De la même façon, que savons-nous vraiment de la diversité des virus, bactéries, protozoaires et vers parasites que transportent, par exemple, les musaraignes, les hérissons ou les taupes, qui constituent l’ordre des Eulipotyphla, lequel compte plus de 520 espèces ? À mesure que l’on étudie ces insectivores, on découvre la richesse de la diversité virale qu’ils hébergent :hantavirus, mammarenavirus, herpesvirus, adénovirus, etc.
Une revue de littérature récente portant sur l’histoire évolutive des coronavirus nous interpelle explicitement sur le manque évident de données chez les musaraignes et les hérissons, alors même que ces animaux abritent une diversité étonnante d’alpha- et de béta-coronavirus. Autrement dit, les genres pathogènes pour l’être humain, qui incluent notamment les virus du MERS, du SARS et du Covid-19 ! Or ces animaux côtoient fréquemment les humains : à titre d’exemple, 97 % des foyers urbains de Cotonou au Bénin hébergent des musaraignes…
Chauves-souris, rongeurs, carnivores, pholidotes, insectivores… on l’aura compris, ces mammifères sont vraisemblablement d’excellents hôtes (réservoirs ou intermédiaires) candidats pour des pathogènes émergents ou ré-émergents. Ils méritent que davantage de travaux leur soient dédiés. Seront-ils suffisamment étudiés du point de vue de l’écologie de la santé ? Retomberont-ils dans une semi-obscurité une fois la crise passée ?
Adopter une approche de santé globale
Soulignons que ces organismes ne constituent que quelques pièces du puzzle de l’émergence zoonotique. L’humain agit sur – et interagit avec – son environnement où coexiste une importante diversité de réservoirs, de vecteurs et de pathogènes. Ces derniers s’y multiplient, s’y transforment et s’y propagent, en un mot, ils y évoluent, au gré des passages au sein des communautés d’hôtes où ils se rencontrent, entrent en conflit, s’associent, échangent du matériel génétique, en un mot, ils co-évoluent, avec d’autres microbes.
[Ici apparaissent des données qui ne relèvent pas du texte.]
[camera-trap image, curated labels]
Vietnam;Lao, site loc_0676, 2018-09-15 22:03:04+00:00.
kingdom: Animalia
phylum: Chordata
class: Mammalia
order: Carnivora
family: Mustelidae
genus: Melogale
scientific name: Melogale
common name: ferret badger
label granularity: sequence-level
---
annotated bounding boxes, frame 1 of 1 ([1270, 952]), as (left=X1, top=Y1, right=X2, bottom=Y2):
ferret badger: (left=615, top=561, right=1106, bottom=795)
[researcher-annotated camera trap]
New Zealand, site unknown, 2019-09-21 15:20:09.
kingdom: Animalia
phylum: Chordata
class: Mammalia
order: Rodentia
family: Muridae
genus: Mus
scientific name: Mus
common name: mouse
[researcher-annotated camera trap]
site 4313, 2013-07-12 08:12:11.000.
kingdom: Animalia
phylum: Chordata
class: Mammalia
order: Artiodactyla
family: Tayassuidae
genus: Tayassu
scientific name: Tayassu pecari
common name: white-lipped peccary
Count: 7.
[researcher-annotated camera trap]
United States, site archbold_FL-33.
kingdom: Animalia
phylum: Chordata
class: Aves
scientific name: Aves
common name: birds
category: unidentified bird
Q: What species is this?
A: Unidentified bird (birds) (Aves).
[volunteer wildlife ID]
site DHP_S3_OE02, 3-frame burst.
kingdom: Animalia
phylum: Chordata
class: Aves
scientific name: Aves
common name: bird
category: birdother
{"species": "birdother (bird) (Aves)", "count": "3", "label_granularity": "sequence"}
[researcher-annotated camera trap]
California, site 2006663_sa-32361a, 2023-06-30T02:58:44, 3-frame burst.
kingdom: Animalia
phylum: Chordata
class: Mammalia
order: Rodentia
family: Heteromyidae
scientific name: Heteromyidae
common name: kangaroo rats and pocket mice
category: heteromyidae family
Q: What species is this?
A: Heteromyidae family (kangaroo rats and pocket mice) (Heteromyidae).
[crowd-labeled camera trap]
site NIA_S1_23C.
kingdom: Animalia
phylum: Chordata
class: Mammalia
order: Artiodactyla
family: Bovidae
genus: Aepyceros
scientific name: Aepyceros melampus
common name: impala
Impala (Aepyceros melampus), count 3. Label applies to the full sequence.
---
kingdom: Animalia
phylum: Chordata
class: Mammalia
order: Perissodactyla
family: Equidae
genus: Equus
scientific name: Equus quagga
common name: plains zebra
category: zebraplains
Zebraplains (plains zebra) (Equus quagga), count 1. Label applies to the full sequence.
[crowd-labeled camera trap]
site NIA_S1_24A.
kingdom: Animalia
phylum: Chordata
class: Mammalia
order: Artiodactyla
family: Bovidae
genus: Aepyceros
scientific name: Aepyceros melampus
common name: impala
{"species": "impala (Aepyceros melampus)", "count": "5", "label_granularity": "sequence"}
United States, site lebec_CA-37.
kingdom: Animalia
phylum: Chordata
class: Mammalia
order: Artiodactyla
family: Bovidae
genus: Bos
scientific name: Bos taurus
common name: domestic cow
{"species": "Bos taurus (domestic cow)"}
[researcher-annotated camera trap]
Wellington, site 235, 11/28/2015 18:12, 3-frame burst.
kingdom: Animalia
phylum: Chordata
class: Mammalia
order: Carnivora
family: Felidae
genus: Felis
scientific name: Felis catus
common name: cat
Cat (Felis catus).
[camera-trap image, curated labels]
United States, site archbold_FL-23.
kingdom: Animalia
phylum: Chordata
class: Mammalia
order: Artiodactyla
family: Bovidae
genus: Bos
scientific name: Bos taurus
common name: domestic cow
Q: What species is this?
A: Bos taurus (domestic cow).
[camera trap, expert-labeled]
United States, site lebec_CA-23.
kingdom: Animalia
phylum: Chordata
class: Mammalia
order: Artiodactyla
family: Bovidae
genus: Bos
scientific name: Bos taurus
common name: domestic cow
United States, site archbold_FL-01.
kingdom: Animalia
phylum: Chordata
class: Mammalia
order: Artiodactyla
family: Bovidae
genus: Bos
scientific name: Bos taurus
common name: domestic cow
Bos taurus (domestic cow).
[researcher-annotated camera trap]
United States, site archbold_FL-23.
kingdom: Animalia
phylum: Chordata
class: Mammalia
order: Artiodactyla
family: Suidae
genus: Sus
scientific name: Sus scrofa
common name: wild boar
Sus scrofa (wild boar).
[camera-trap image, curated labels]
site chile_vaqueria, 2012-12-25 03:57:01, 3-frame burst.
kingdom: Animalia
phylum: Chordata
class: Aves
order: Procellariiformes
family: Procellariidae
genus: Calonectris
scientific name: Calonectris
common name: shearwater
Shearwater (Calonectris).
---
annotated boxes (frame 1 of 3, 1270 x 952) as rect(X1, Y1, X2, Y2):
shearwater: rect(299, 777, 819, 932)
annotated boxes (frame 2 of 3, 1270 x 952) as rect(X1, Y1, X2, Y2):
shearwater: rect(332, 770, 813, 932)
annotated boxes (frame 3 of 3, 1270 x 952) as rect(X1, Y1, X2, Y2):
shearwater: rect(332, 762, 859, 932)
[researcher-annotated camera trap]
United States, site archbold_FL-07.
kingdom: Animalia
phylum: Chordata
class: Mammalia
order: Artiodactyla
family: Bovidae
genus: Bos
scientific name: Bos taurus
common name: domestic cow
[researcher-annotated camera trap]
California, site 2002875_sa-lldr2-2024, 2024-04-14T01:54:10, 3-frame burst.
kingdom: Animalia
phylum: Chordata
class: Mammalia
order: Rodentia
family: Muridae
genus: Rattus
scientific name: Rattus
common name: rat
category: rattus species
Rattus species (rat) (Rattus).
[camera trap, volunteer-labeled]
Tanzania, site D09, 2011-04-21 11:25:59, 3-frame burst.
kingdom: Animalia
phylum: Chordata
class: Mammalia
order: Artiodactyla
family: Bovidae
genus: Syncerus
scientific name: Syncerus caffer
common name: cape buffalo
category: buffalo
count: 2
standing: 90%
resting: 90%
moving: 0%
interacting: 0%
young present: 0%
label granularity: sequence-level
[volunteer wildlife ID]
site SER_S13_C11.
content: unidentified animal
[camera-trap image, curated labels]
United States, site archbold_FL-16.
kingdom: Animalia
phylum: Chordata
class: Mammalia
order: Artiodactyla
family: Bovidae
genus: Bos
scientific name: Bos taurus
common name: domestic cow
Ces processus écoévolutifs complexes ne peuvent être appréhendés que par des travaux de recherche au long cours, intégrant des expertises venant de domaines variés issus des sciences de l’évolution, biomédicales, mathématiques et sociales. C’est ce que l’on appelle la démarche « Eco Health» qui vise à une compréhension écosystémique de la santé, à l’interface entre l’humain et l’animal vue dans toutes ses dimensions environnementales et sociétales.
Cette approche, qui se nourrit d’observations et de mesures de terrain, d’expérimentations en laboratoire et d’analyses complexes de données de nature variée, est onéreuse et chronophage. Mais elle est efficace. Pour s’en convaincre, il suffit de mesurer à quel point les connaissances accumulées sur les réservoirs et les virus responsables du SARS et du MERS ont permis d’orienter immédiatement certains éléments de la riposte au Covid-19 : mode de transmission, paramétrage de modèles épidémiologiques, choix des molécules thérapeutiques à tester, etc.
Citoyens, acteurs politiques ou socio-économiques, tous doivent comprendre et accepter que ces recherches certes coûteuses sont le prix à payer pour nous préparer au mieux à faire face rapidement aux prochaines épidémies d’origine animale qui ne manqueront pas de subvenir. Quelle qu’en soit la provenance.